Climate data for Walker, California, 2006–2020 normals, extremes 2001–present
| Month | Jan | Feb | Mar | Apr | May | Jun | Jul | Aug | Sep | Oct | Nov | Dec | Year |
| Record high °F (°C) | 73 (23) | 75 (24) | 80 (27) | 85 (29) | 94 (34) | 98 (37) | 102 (39) | 100 (38) | 101 (38) | 88 (31) | 77 (25) | 72 (22) | 102 (39) |
| Mean maximum °F (°C) | 62.0 (16.7) | 66.6 (19.2) | 72.4 (22.4) | 79.2 (26.2) | 85.5 (29.7) | 94.7 (34.8) | 97.9 (36.6) | 96.1 (35.6) | 92.0 (33.3) | 82.3 (27.9) | 73.5 (23.1) | 65.7 (18.7) | 98.4 (36.9) |
| Mean daily maximum °F (°C) | 47.8 (8.8) | 50.7 (10.4) | 56.7 (13.7) | 62.6 (17.0) | 70.2 (21.2) | 82.2 (27.9) | 90.7 (32.6) | 88.7 (31.5) | 81.0 (27.2) | 67.9 (19.9) | 56.6 (13.7) | 46.5 (8.1) | 66.9 (19.4) |
| Daily mean °F (°C) | 38.0 (3.3) | 40.1 (4.5) | 45.1 (7.3) | 50.4 (10.2) | 57.9 (14.4) | 68.6 (20.3) | 76.9 (24.9) | 74.8 (23.8) | 67.3 (19.6) | 55.2 (12.9) | 45.3 (7.4) | 36.9 (2.7) | 54.7 (12.6) |
| Mean daily minimum °F (°C) | 28.1 (−2.2) | 29.5 (−1.4) | 33.4 (0.8) | 38.1 (3.4) | 45.6 (7.6) | 54.9 (12.7) | 63.1 (17.3) | 60.9 (16.1) | 53.6 (12.0) | 42.5 (5.8) | 34.0 (1.1) | 27.2 (−2.7) | 42.6 (5.9) |
| Mean minimum °F (°C) | 13.4 (−10.3) | 15.5 (−9.2) | 21.1 (−6.1) | 25.7 (−3.5) | 33.1 (0.6) | 39.6 (4.2) | 53.9 (12.2) | 51.6 (10.9) | 39.7 (4.3) | 27.7 (−2.4) | 19.8 (−6.8) | 12.4 (−10.9) | 8.9 (−12.8) |
| Record low °F (°C) | 0 (−18) | 10 (−12) | 12 (−11) | 19 (−7) | 26 (−3) | 32 (0) | 49 (9) | 43 (6) | 30 (−1) | 15 (−9) | 6 (−14) | 3 (−16) | 0 (−18) |
Source: National Weather Service

==Fire protection district==
Walker is served by the Antelope Valley Fire Protection District, founded in 1947 and covering 33 sqmi of the Antelope Valley.
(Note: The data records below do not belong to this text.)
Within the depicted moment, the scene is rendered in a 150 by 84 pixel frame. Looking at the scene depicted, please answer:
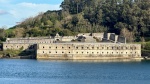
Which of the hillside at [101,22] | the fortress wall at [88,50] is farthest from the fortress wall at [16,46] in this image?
the hillside at [101,22]

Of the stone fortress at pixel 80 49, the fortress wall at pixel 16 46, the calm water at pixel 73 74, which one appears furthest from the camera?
the fortress wall at pixel 16 46

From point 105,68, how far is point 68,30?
2915 cm

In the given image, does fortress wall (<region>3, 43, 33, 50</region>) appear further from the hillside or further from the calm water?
the calm water

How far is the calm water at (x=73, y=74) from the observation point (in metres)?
46.3

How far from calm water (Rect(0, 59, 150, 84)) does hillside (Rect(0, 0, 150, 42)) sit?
22472 millimetres

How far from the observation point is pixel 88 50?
246 feet

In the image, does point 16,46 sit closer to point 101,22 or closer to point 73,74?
point 101,22

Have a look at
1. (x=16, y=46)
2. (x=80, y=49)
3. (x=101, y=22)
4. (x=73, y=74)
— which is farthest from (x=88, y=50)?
(x=73, y=74)

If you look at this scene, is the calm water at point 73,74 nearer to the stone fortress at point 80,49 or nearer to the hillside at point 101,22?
the stone fortress at point 80,49

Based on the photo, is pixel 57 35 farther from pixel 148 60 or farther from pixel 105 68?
pixel 105 68

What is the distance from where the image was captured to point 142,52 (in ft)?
262

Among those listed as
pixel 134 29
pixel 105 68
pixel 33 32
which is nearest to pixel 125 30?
pixel 134 29

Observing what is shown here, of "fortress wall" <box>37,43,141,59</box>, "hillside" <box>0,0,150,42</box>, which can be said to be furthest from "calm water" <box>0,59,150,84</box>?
"hillside" <box>0,0,150,42</box>

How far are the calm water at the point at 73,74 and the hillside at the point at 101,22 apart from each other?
22472mm
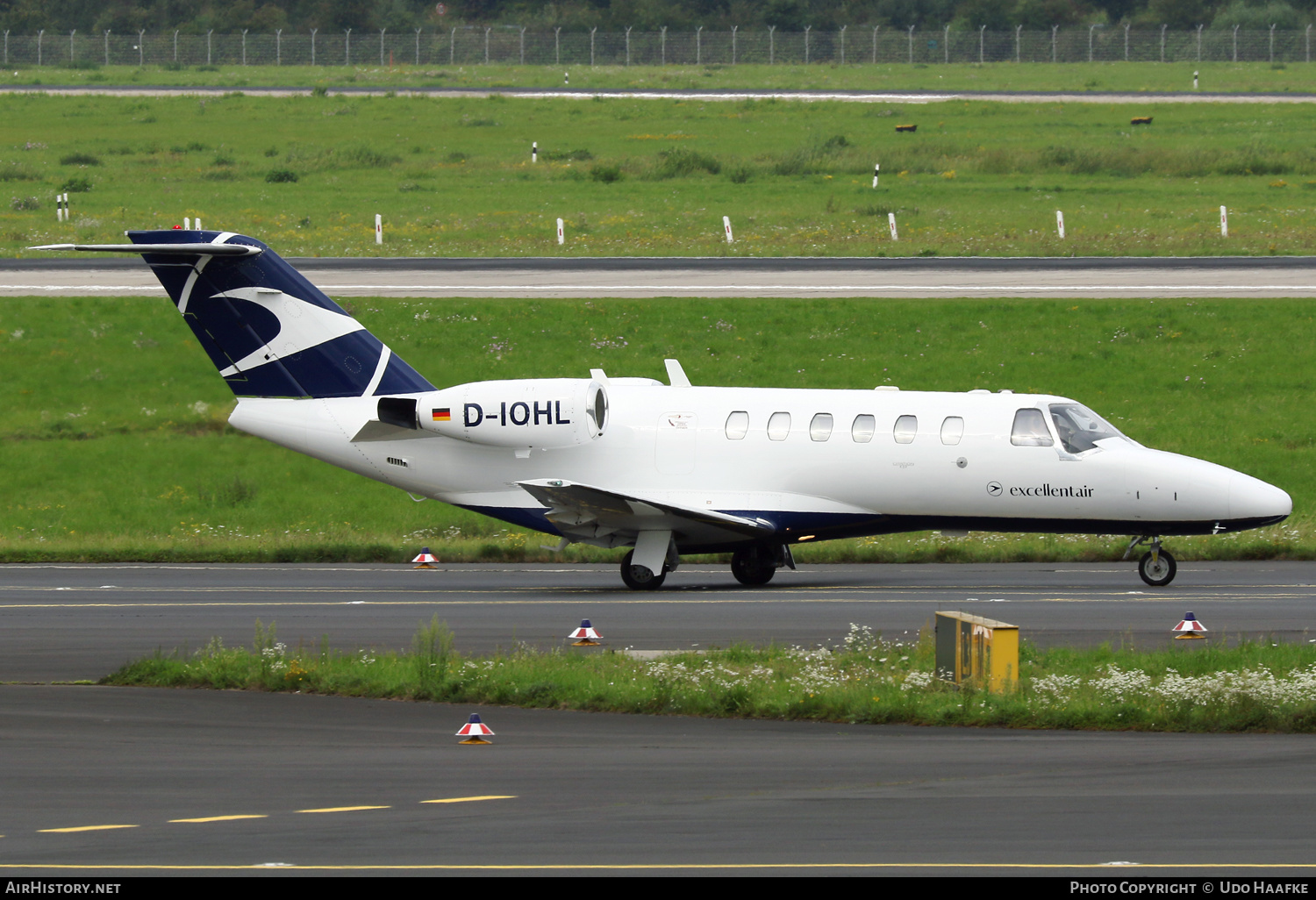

The District's main fire station is located in Walker.

==Water district==
Portions of Walker are served by the Antelope Valley Water District, which was formed in 1961.

==Demographics==

Walker first appeared as a census designated place in the 2010 U.S. census.

The 2020 United States census reported that Walker had a population of 704. The population density was 57.9 PD/sqmi. The racial makeup was 558 (79.3%) White, 1 (0.1%) African American, 51 (7.2%) Native American, 3 (0.4%) Asian, 0 (0.0%) Pacific Islander, 20 (2.8%) from other races, and 71 (10.1%) from two or more races. Hispanic or Latino of any race were 97 persons (13.8%).

The census reported that 696 people (98.9% of the population) lived in households, 8 (1.1%) lived in non-institutionalized group quarters, and no one was institutionalized.

There were 326 households, out of which 61 (18.7%) had children under the age of 18 living in them, 151 (46.3%) were married-couple households, 18 (5.5%) were cohabiting couple households, 85 (26.1%) had a female householder with no partner present, and 72 (22.1%) had a male householder with no partner present. 127 households (39.0%) were one person, and 76 (23.3%) were one person aged 65 or older. The average household size was 2.13. There were 177 families (54.3% of all households).

The age distribution was 99 people (14.1%) under the age of 18, 43 people (6.1%) aged 18 to 24, 126 people (17.9%) aged 25 to 44, 206 people (29.3%) aged 45 to 64, and 230 people (32.7%) who were 65 years of age or older. The median age was 56.6 years. For every 100 females, there were 110.1 males.

There were 426 housing units at an average density of 35.1 /mi2, of which 326 (76.5%) were occupied. Of these, 238 (73.0%) were owner-occupied, and 88 (27.0%) were occupied by renters.

Historical population
| Census | Pop. | Note | %± |
| 2010 | 721 |  | — |
| 2020 | 704 |  | −2.4% |
U.S. Decennial Census 2010

==Education==
Walker is served by the Eastern Sierra Unified School District for grades PK-12.